Tuesday, October 4, 2016

Calling them to Christ

Have you ever wondered what it feels like to have a love for the lost? This is a term we use as part of our Christian jargon. Many believers search their hearts in condemnation, looking for the arrival of some feeling of benevolence that will propel them into bold evangelism. It will never happen. It is impossible to love ‘the lost.’ You can’t feel deeply for an abstraction or a concept. You would find it impossible to love deeply an unfamiliar individual portrayed in a photograph, let alone a nation or a race or something as vague as ‘all lost people.’

Don’t wait for a feeling or love in order to share Christ with a stranger. You already love your heavenly Father, and you know that this stranger is created by Him, but separated from Him, so take those first steps in evangelism because you love God. It is not primarily out of compassion for humanity that we share our faith or pray for the lost; it is first of all, love for God.


I agree that it is impossible to love the lost, well, maybe. I have known faithful Christians, usually women (my wife, recently deceased, was one), who make it a priority to pray for the lost. Since I have never really done this myself, except when praying from a prayer book litany, like the St Augustine's Prayer Book, I can't know what exactly they are feeling. Did my wife love the lost? I think she did, but only because whenever she met anyone who she thought was lost, that is, needing Christ, she did not hesitate to witness to them to the extent that they would allow it.

I am actually the same way. My experience, since my conversion at age 24 (I am now 65 and still at it) is that when I encounter anyone with whom I must engage in whatever kind of relationship, be it business, or church, or sharing a seat on the bus, train, or airplane, I look closely at the person and open a friendly conversation, and the longer I am with that person, the more (usually) I come to love them. That is what propels me into telling them about the Lord, each according to what the Spirit gives me. A tiny poem I wrote when I was just saved expresses this in one of its lines...

There was a boy
Sent off to war
Who fell in love
With everyone he saw

Though my tomb stone has already been carved, except for the end date, and it's too late to add my poem as an epitaph, this little poem is what I want people to remember me by when I'm gone. The second stanza goes like this...

Went up well armed
Helm, sword and shield
Himself to fight
On the body's field

Back to the topic, I suppose there are many kinds of personalities, and maybe it's true that most people don't automatically and irresistibly 'feel' a sympathy for others, especially strangers, that would propel them into 'loving the lost' in a one-at-a-time manner. In that case, I suppose it's best to share Christ just because one 'loves God.' Again, though, I find this kind of rationalisation a bit unconvincing.

As long as I've been a Christian, but even before I was 'born again' as an adult, the memory of my Christian childhood is very strong about one thing—you show that you love God by loving the people around you.

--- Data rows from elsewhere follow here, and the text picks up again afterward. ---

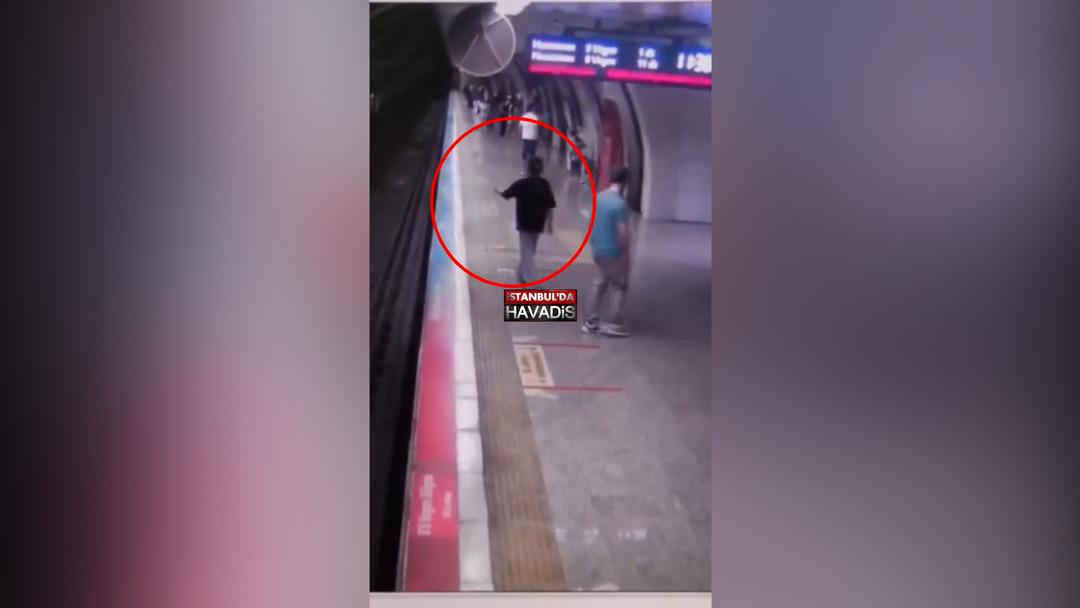 Vezneciler metro istasyonunda intihar! O anlar güvenlik kamerasına yansıdı 1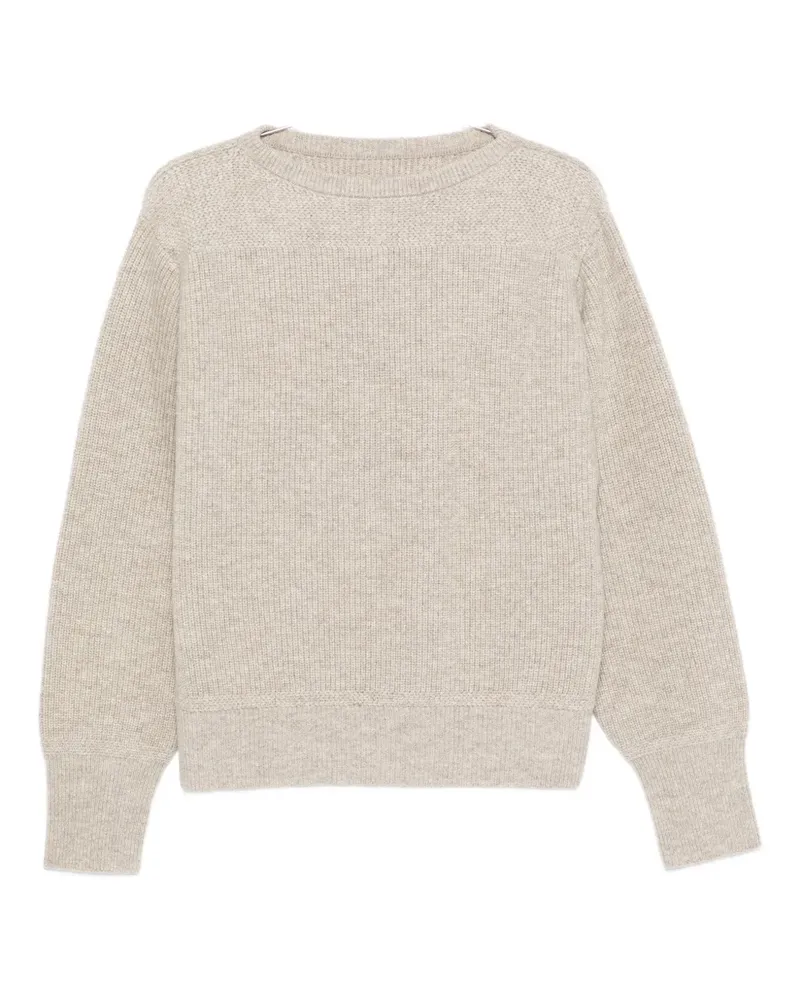 Taiga Takahashi textured crew-neck sweater - Nude Nude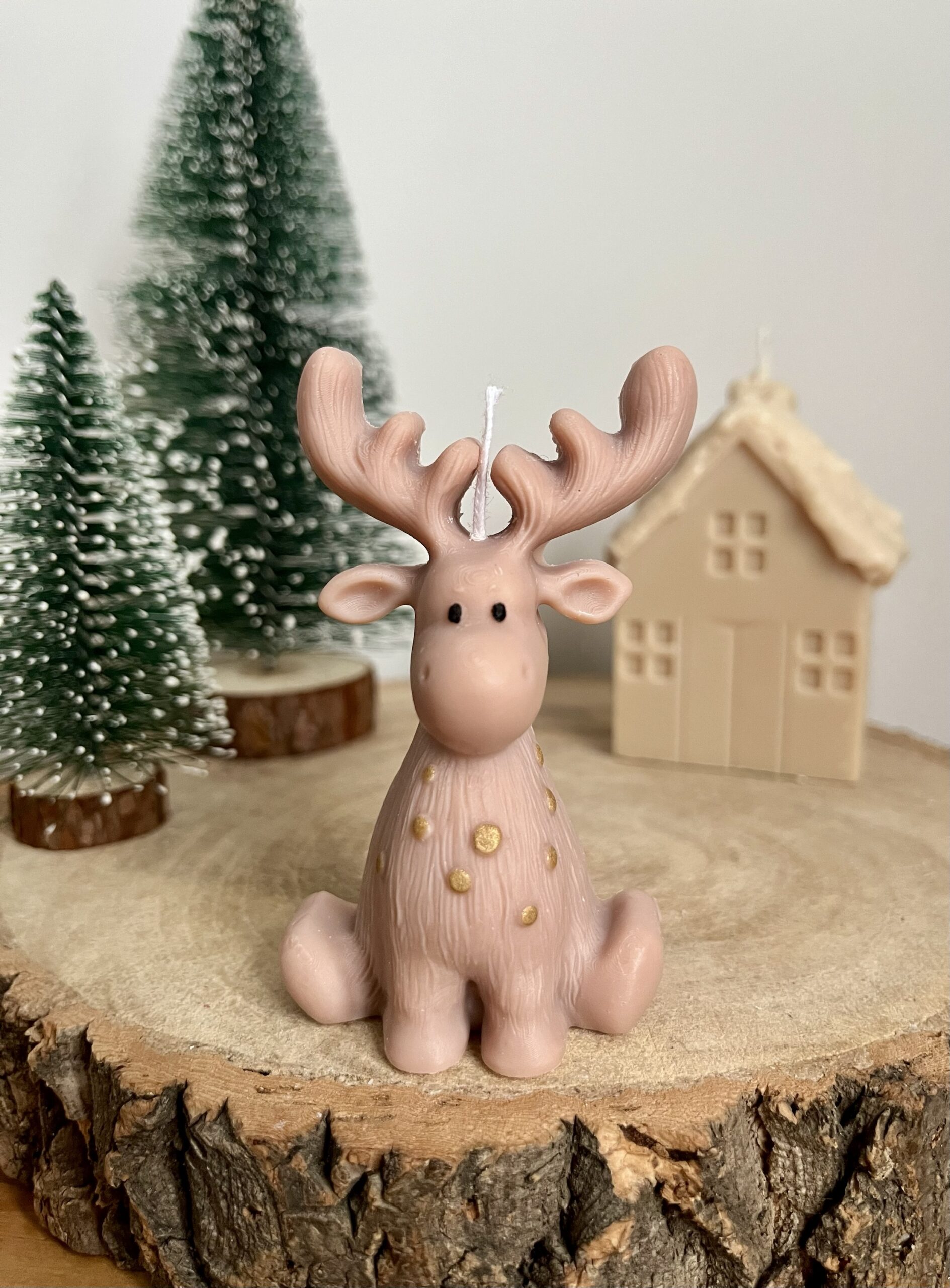 Reindeer Candle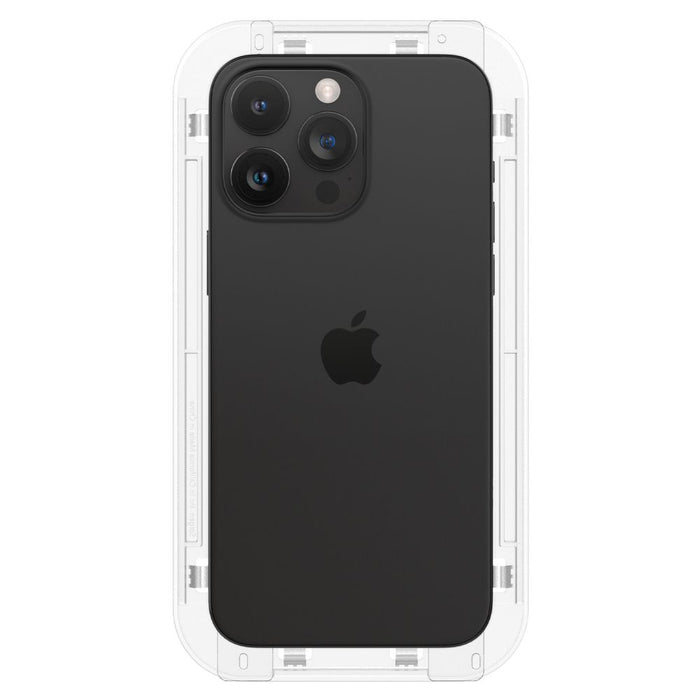 Spigen Glas.tR EZ Fit FC Tempered Glass for iPhone 15 Pro Max - Black 2 pcs.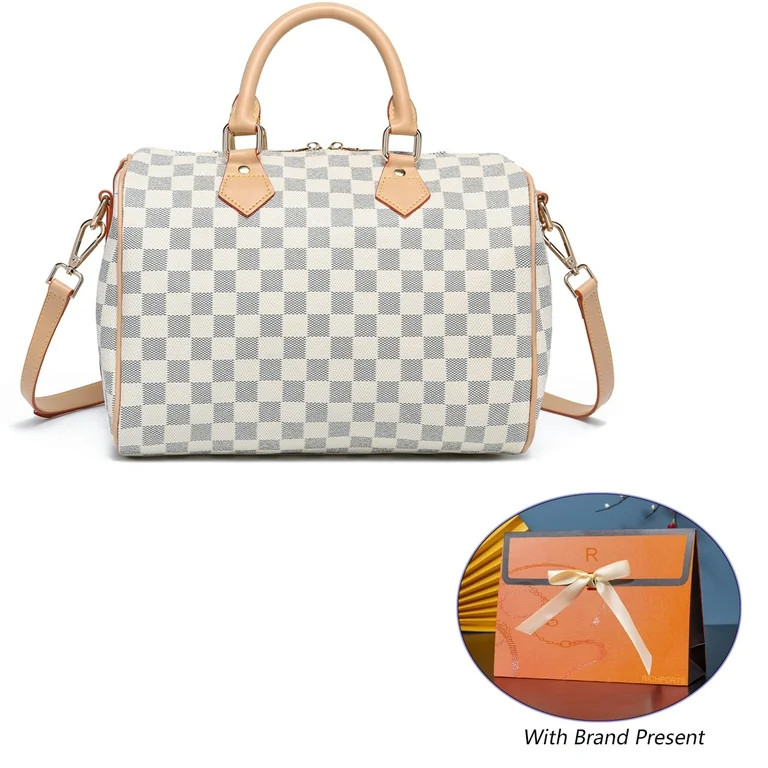RICHPORTS Checkered Women PU Leather Tote Bag Tassels Leather Shoulder Handbags Fashion Ladies Pu... | Walmart (US)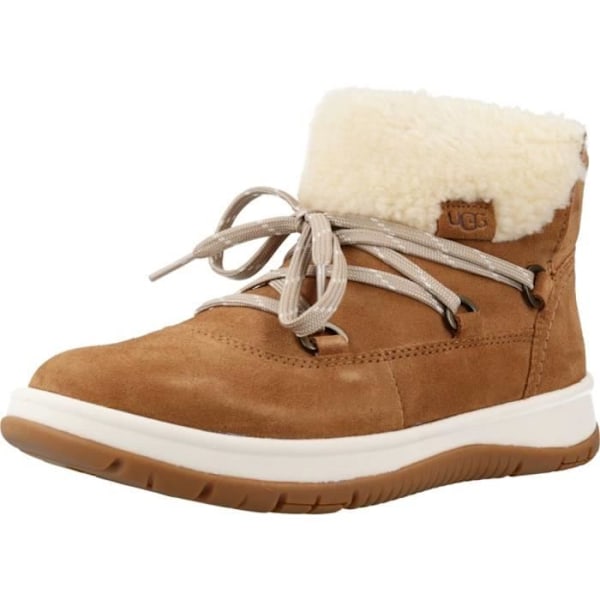 UGG W LAKESIDER HERITAFE LACE sneakers - Brun - Textil - Spetsar kastanj 37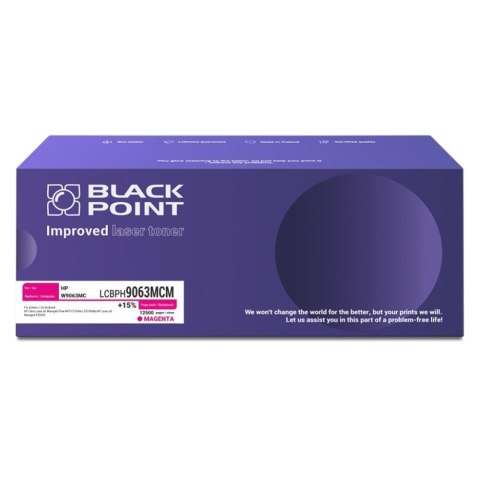 Black Point S.A. Toner Black Point do HP (W9063MCM) Magenta 12500 str. z chipem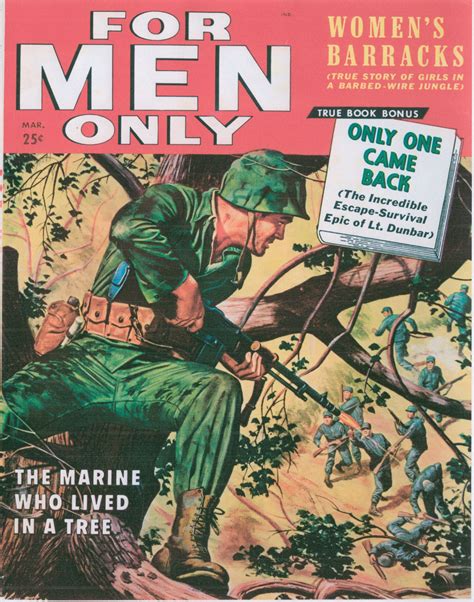 The Marine Who Lived In A Tree -- Pulp Covers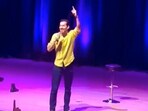 Amini, during his recent comedy show, enthusiastically repeated the chant after a member of the audience brought it up. Amini, during his recent comedy show, enthusiastically repeated the chant after a member of the audience brought it up.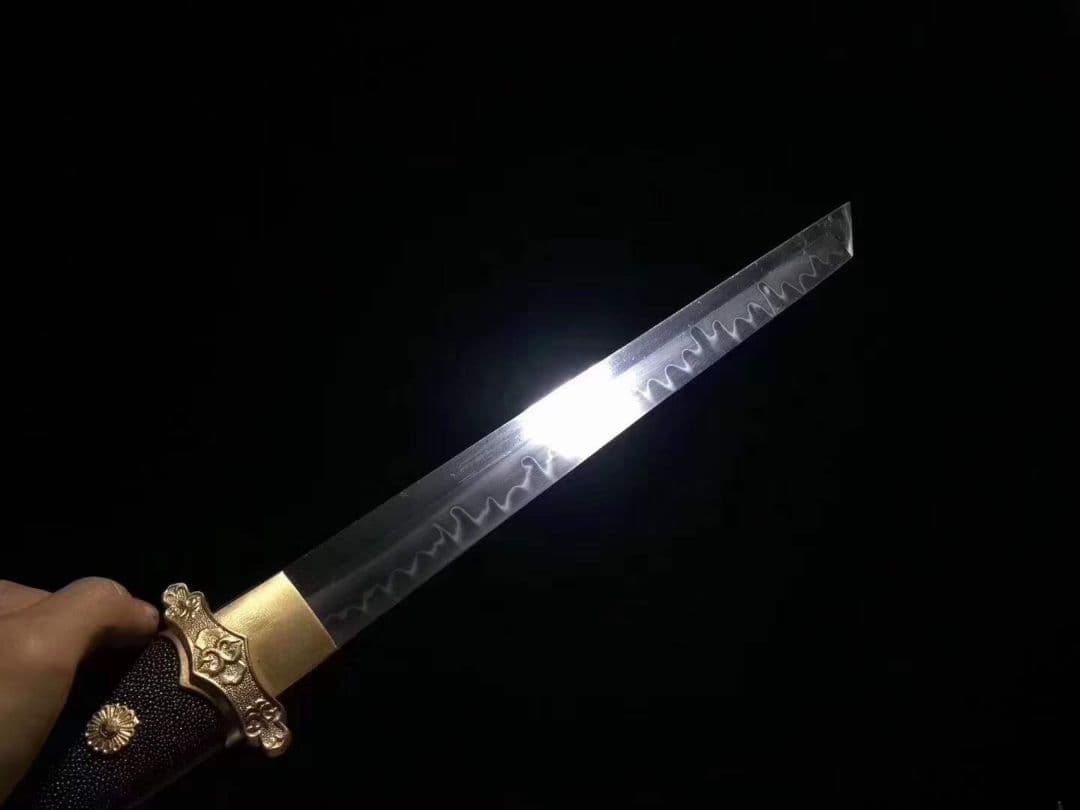 T 10焼刃幅刃12寸唐刀古兵器 武具　刀装具　日本刀　模造刀 居合刀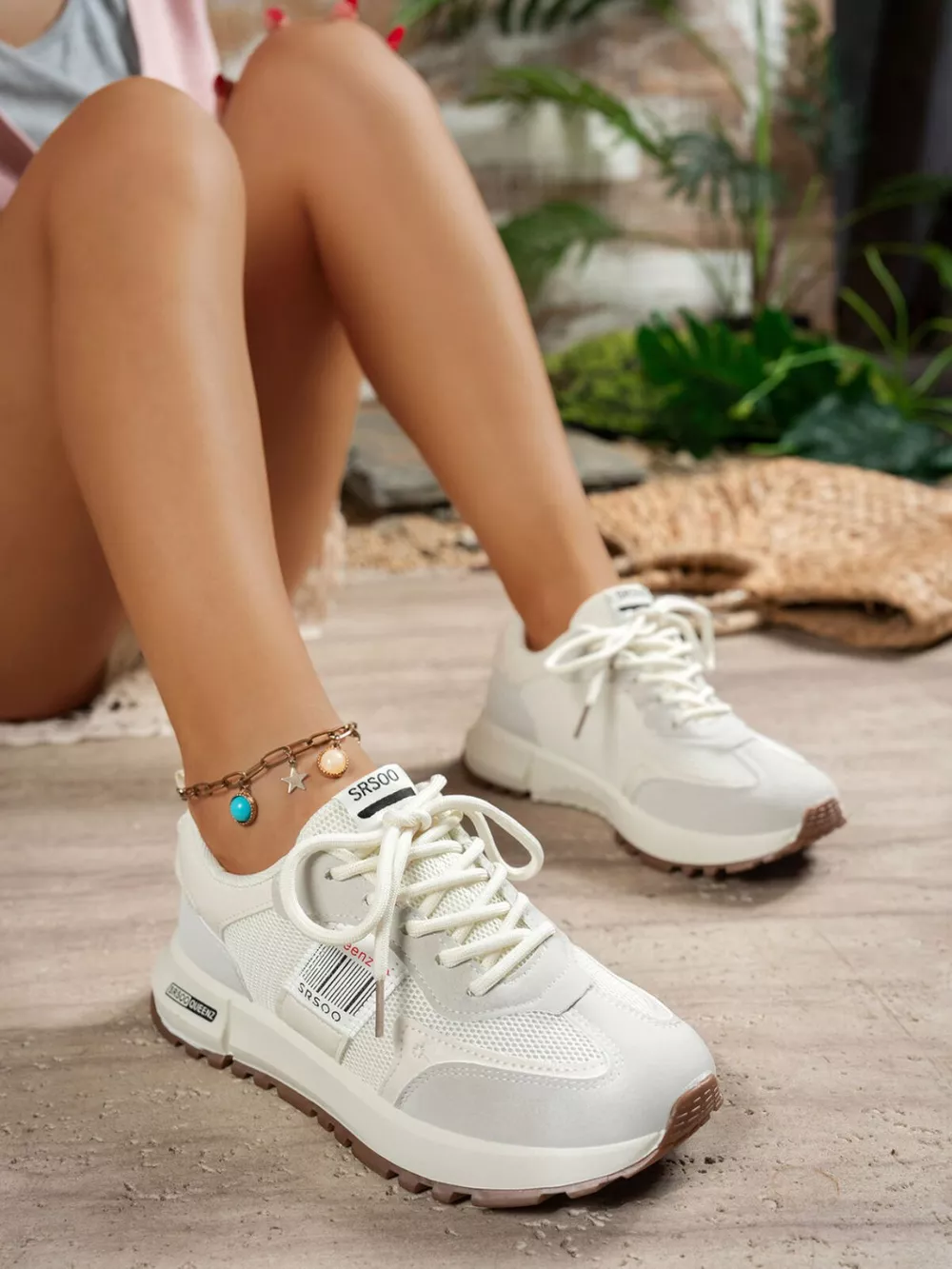 Round Toe Lace Up Sneakers, image 7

That was something impressed on me by my grandparents and parents more than by the clergy or the church, though my experience there was always very positive. (I have no bad memories of church.)

Sometimes I think that 'loving the lost' can be used as a kind of cliché to justify a lot of what are really quite un-Christian ways of approaching unbelievers. What motivates me is not so much 'love for the lost' but just 'love for a fellow creature' which includes respect for them as they are when I meet them, and which keeps me from mauling them for Christ culturally, socially, and religiously, instead of calling them to Christ.

And that last thing, calling them to Christ, can be no more or less than the call that I have received. It's all I have to share, and it will have to be enough.